Il predetto controllo sulla regolarità contributiva è effettuato dall’Inps mediante la procedura per il rilascio del  Durc online attivandole per tutte le denunce Uniemens per le quali risultino in stato «emesso» note di rettifica con la causale «addebito art. 1, comma 1175, della legge 27 dicembre 2006, n. 296» e in relazione alle quali non sia mai stato notificato il preavviso di Durc interno negativo.
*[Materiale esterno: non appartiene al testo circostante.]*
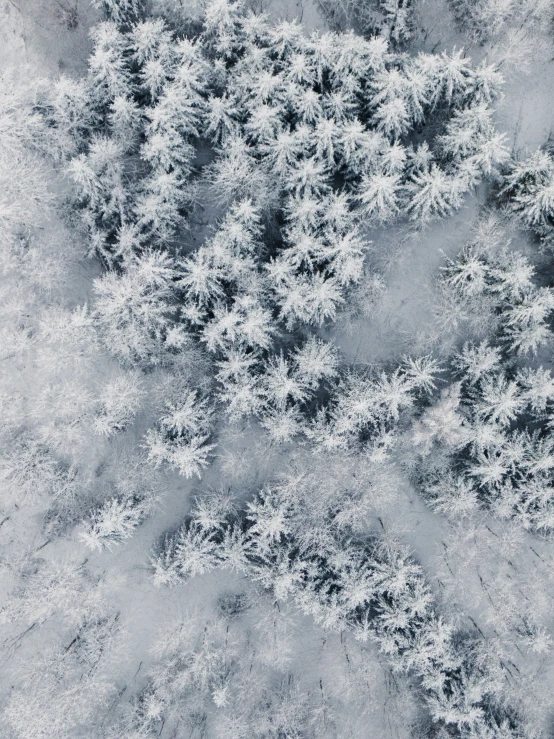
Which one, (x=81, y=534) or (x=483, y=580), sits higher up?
(x=81, y=534)

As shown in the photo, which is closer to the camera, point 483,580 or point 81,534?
point 81,534

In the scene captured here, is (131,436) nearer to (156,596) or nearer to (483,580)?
(156,596)

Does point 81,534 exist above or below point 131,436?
below

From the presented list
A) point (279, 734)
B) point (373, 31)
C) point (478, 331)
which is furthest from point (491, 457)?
point (373, 31)

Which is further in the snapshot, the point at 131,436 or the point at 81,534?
the point at 131,436

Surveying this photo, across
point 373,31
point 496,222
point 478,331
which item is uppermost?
point 373,31

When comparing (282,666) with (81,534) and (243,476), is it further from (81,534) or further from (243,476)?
(81,534)

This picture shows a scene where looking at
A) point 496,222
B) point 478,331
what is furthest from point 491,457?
point 496,222

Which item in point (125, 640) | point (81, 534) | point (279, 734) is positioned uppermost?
point (81, 534)
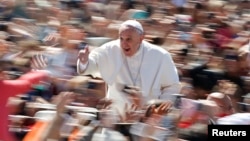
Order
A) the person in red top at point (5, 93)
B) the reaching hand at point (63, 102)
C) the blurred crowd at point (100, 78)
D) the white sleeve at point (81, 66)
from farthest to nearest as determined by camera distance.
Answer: the white sleeve at point (81, 66)
the person in red top at point (5, 93)
the blurred crowd at point (100, 78)
the reaching hand at point (63, 102)

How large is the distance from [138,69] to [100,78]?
0.32 m

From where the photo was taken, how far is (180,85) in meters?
7.65

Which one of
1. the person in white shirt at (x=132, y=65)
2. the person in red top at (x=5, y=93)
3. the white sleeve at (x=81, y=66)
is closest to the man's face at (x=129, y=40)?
the person in white shirt at (x=132, y=65)

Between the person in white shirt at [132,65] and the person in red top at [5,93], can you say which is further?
the person in white shirt at [132,65]

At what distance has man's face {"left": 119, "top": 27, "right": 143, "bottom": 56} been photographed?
7.55m

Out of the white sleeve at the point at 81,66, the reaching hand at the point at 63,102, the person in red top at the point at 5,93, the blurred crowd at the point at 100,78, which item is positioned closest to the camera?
the reaching hand at the point at 63,102

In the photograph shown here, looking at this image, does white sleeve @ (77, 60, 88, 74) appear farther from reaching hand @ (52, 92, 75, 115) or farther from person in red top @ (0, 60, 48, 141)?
reaching hand @ (52, 92, 75, 115)

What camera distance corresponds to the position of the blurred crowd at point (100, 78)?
589cm

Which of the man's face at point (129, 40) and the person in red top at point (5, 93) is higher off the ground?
the man's face at point (129, 40)

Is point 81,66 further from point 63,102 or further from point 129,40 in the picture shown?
point 63,102

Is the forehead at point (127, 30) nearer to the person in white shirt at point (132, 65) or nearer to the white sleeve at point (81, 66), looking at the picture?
the person in white shirt at point (132, 65)

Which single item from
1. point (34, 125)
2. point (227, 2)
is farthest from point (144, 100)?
point (227, 2)

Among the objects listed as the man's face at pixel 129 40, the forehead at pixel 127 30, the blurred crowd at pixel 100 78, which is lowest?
the blurred crowd at pixel 100 78

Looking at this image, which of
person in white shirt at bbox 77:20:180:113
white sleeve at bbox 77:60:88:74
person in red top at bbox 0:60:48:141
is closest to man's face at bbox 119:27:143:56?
person in white shirt at bbox 77:20:180:113
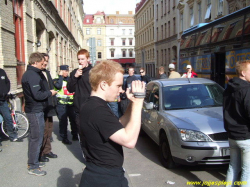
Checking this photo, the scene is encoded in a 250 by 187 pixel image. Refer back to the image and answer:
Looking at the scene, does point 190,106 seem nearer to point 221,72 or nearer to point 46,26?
point 221,72

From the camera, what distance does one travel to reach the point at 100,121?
76.1 inches

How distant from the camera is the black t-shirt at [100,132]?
193 centimetres

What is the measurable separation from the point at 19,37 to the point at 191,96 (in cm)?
745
Qualora i datori di lavoro che versano in una situazione di irregolarità contributiva, al fine di evitare il recupero delle agevolazioni contributive, devono procedere alla regolarizzazione delle proprie posizioni debitorie, anche con istanza di dilazione, per non incorrere nel disconoscimento dei benefici.

Altri requisiti previsti per la fruizione degli sgravi contributivi

Oltre al possesso della regolarità contributiva i benefici normativi e contributivi sul lavoro sono subordinati:

  • al rispetto dei contratti collettivi nazionali;
  • al rispetto dei contratti regionali, territoriali o aziendali, laddove sottoscritti, stipulati dalle organizzazioni sindacali dei datori di lavoro e dei lavoratori comparativamente più rappresentative sul piano nazionale.

Per usufruire degli incentivi sulle assunzioni, i datori di lavoro, sono obbligati al rispetto dei requisiti fissati dall’articolo 31 del D.Lgs. 150/2015 che di seguito si indicano:

  • l’assunzione non deve costituire l’attuazione di un obbligo derivante dalla legge o dal contratto collettivo e questo vale anche per i lavoratori utilizzati dall’azienda tramite un contratto di somministrazione;
  • rispetto del diritto di precedenza nella riassunzione, stabilito dalla legge o dal contratto collettivo, e opera sia per i rapporti a tempo indeterminato, sia per quelli a termine;
  • non avere in corso sospensioni dal lavoro legate a crisi o riorganizzazione aziendale, a meno che l’assunzione, la trasformazione o la somministrazione non riguardino soggetti con livelli diversi da quelli dei lavoratori sospesi o siano effettuate in un’altra unità produttiva;
  • il datore di lavoro che assume non deve avere assetti proprietari sostanzialmente coincidenti con quelli del datore di lavoro che ha licenziato il lavoratore nei sei mesi precedenti;
  • inesistenza a proprio carico di provvedimenti amministrativi o giurisdizionali definitivi, come previsto dal D.M. del 24 ottobre 2007 sul Durc.

La procedura di recupero degli sgravi contributivi

Il recupero delle agevolazione contributive inizia con l’invio, da parte dell’INPS, a mezzo pec, al datore di lavoro del preavviso contenente l’indicazione analitica dell’anomalia da risolvere. Le rettifiche a debito, infatti, vengono annullate se si procede a sanare le irregolarità:

  • entro 15 giorni dalla notifica;
  • entro 30 giorni dalla notifica se il procedimento non è ancora concluso.